The media giant purchased the humble, no-frills game from its creator, Josh Wardle, for a price "in the low seven figures."
On Twitter, Wardle announced the acquisition with a formal statement explaining that the game's runaway success has been "a little overwhelming." A fan of the Times' own word puzzles (such as the weekly crossword and Spelling Bee), Wardle decided to pass the reigns to the publication.
The creator's statement also assured readers that, once relocated to The New York Times website, Wordle will remain "free to play for everyone."
However, the Times stated that the game will "initially remain free to new and existing players" (emphasis on "initially"), raising concerns that the hit will eventually become pay-walled.

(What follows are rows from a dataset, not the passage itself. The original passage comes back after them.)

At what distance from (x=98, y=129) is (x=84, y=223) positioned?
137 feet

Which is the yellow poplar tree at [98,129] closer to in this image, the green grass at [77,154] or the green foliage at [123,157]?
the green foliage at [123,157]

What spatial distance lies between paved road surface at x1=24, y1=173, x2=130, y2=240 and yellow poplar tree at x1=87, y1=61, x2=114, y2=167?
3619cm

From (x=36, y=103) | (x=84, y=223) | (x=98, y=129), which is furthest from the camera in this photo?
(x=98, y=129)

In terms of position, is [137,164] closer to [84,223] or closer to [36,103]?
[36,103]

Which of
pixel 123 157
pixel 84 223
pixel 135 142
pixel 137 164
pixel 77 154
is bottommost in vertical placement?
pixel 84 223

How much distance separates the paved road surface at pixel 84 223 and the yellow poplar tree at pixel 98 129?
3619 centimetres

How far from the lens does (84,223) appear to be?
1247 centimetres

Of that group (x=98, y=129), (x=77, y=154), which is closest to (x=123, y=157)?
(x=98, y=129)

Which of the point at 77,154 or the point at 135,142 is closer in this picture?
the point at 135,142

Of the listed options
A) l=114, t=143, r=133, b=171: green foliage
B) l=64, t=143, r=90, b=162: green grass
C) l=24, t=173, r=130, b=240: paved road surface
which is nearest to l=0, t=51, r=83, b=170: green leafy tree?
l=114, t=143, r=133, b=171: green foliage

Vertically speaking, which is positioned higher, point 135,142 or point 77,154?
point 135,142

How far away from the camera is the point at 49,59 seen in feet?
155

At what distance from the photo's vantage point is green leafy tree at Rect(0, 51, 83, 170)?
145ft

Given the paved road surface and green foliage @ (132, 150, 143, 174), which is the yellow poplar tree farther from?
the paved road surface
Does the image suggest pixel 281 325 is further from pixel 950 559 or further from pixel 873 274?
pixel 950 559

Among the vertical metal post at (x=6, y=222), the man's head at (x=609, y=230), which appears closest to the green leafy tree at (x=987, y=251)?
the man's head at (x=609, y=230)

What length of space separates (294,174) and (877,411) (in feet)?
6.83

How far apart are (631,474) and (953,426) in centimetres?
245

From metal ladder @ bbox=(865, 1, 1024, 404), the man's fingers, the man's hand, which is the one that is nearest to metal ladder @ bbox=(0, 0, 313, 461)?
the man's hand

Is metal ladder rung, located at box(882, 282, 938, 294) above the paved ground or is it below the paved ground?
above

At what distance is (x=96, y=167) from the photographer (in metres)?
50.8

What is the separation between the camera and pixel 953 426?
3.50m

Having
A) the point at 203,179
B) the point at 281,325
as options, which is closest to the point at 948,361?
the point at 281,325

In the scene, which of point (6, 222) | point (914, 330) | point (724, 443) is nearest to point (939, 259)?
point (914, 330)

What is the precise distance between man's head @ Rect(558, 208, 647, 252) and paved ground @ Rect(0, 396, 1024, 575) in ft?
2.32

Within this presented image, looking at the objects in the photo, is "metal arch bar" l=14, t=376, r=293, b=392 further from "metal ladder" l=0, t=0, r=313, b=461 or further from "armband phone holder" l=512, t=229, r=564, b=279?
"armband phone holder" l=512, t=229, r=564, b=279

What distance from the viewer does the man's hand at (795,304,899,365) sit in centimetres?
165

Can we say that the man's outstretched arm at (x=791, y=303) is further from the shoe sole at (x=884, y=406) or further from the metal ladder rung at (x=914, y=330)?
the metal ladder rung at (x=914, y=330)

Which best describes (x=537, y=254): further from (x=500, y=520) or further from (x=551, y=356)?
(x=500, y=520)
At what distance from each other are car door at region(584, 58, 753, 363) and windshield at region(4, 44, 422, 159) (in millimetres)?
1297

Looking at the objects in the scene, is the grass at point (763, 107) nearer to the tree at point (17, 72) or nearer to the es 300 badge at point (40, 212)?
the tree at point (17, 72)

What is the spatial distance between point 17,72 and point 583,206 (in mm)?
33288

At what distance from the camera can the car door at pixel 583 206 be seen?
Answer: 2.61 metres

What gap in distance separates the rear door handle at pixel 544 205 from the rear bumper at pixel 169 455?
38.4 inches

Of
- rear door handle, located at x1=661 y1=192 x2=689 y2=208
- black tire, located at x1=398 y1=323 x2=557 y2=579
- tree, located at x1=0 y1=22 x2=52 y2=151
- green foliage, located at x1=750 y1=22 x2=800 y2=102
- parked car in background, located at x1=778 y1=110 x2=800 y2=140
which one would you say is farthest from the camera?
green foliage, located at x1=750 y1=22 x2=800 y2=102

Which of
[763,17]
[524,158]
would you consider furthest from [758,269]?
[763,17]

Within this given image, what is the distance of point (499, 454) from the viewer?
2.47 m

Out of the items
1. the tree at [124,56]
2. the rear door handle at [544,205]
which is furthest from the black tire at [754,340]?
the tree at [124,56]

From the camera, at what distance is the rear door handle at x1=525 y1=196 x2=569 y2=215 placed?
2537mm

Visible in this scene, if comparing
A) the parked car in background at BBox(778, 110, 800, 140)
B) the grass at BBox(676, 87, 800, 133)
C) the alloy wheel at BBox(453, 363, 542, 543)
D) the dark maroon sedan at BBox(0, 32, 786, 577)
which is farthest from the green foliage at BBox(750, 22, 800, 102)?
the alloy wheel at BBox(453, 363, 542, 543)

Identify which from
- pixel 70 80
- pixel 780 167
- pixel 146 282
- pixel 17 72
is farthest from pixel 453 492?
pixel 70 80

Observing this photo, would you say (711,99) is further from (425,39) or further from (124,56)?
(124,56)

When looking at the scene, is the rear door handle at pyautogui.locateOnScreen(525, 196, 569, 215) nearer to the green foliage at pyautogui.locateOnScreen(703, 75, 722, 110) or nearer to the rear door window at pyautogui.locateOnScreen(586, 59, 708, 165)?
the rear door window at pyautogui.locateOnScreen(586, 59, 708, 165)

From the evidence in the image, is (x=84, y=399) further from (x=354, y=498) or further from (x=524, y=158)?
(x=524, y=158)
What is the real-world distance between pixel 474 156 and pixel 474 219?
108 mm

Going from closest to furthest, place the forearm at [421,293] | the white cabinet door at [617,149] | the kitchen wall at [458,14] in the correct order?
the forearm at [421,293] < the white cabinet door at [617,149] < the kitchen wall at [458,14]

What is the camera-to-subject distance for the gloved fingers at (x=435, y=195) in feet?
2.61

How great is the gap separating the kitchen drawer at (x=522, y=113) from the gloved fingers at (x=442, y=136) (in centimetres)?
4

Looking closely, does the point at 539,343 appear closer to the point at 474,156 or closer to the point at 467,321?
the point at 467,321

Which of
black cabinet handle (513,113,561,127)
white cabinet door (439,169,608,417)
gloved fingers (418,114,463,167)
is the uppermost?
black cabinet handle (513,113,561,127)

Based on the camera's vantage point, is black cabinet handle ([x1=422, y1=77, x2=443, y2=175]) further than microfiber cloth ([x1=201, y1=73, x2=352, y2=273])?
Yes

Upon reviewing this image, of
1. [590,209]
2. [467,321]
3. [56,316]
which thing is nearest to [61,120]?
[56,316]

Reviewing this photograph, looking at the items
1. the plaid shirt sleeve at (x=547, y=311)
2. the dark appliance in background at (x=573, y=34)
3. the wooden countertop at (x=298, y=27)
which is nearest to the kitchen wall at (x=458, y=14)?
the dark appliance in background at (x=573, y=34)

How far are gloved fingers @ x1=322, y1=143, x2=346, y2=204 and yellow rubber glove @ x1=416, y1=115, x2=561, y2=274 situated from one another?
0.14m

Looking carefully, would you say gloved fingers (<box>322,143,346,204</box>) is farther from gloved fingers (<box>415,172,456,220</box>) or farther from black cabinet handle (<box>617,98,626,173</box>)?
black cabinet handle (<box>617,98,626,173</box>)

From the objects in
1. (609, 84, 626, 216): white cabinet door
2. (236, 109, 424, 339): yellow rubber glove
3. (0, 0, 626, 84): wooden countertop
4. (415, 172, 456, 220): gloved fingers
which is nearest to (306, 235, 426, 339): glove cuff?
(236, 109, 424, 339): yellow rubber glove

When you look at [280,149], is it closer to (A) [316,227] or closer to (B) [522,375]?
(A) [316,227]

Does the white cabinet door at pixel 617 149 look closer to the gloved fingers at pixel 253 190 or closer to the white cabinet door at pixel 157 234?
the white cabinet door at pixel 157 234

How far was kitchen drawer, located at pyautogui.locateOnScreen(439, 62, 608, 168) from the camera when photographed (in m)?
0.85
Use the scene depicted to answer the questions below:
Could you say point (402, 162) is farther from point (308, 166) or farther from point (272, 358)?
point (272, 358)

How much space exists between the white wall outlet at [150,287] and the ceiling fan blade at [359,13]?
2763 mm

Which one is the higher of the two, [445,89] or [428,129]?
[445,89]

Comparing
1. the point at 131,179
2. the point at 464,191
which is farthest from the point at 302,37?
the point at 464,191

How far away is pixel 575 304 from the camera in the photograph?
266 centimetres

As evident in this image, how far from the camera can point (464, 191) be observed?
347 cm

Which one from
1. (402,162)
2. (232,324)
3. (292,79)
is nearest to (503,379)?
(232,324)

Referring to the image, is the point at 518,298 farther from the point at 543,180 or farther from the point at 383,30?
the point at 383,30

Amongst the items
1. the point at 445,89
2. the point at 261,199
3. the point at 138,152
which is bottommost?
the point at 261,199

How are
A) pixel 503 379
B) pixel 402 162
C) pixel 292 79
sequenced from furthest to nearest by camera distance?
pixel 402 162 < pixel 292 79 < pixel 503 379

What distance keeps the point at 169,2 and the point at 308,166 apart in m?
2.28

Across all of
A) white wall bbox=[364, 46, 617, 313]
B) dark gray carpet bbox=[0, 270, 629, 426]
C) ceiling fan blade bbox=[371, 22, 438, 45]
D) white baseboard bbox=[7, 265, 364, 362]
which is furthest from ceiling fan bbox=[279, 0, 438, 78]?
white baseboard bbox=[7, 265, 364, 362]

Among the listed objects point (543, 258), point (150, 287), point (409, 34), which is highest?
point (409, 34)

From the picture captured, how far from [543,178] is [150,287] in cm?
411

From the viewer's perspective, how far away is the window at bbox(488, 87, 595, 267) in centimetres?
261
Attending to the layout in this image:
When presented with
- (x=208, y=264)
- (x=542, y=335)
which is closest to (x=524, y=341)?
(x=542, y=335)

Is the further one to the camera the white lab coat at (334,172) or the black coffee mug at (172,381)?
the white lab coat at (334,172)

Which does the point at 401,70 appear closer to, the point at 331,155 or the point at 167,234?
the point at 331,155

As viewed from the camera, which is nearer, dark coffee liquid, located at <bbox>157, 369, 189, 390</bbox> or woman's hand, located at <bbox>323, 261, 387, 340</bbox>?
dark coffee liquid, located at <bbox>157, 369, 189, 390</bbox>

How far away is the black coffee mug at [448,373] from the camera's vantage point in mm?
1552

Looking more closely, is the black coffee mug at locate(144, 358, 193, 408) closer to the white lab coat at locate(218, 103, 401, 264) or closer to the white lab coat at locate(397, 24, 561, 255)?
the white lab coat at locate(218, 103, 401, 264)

Riffing on the possible monetization of the game, Wordle fans are suggesting some creative solutions for preserving its accessibility — all you need is a willing partner and lots of colored square emojis.
As terrifying as the prospect of pay-walled Wordle is, Wardle deserves major props for not only creating the game, but also its heart-warming origins.
A Brooklyn-based software engineer, Wardle initially dreamt up the puzzle for his word game-loving partner, Palak Shah. "It's really sweet," Shah told the Times. "This is definitely how Josh shows his love."
I can't exactly blame Wardle for getting his coin (seven figures!), especially when he set out with such pure intentions.
Let this be a lesson: do something nice for your partner, and you might just end up a millionaire.